# Don't shoot!



## Parmezan_Olivkovich

Hello!
I'm curious how to say in Hungarian these phrases(to one person and to several):
"Don't shoot!"


Thanks in advance!


----------



## AndrasBP

Ne lőj! - Не стреляй!
Ne lőjetek! - Не стреляйте!

"ő" is a long vowel like in the German word "schön"


----------



## Parmezan_Olivkovich

AndrasBP, Thank you very much!

You speak Russian, don't you? If you do, could you please write the transcription of these phrases in Russian (I mean Cyrillic)? Is "ő" like Russian "ё" or do they differ from each other? As a matter of fact, I don't know Hungarian at all.


----------



## AndrasBP

Yes, I do speak Russian and I know that Hungarian "ő" is often transcribed as Russian "ё" (e.g. Hungarian poet Petőfi as Петёфи), but that's just an approximation. The actual vowel sound does not exist in Russian (or other Slavic languages). Russian "ё" is basically the sequence "yo" and it softens (palatalizes) the preceding consonant, whereas Hungarian "ő" doesn't. The "t" in Petőfi remains hard, and the vowel quality is different, too.

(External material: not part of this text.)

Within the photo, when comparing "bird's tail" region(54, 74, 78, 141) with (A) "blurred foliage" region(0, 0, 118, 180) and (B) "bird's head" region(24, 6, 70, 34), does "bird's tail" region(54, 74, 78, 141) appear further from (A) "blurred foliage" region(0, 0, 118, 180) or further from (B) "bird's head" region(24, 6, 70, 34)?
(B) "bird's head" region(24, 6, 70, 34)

There's no other way to transcribe the phrases, however, so it might be something like:

Нэ лёй! / Не лёйэтэк!


----------



## Parmezan_Olivkovich

Thank you very much!


----------



## AndrasBP

You're welcome. May I ask what the context or situation is?


----------



## Parmezan_Olivkovich

The situation is: armed soldiers or policemen point guns at somebody, and that somebody say: don't shoot!


----------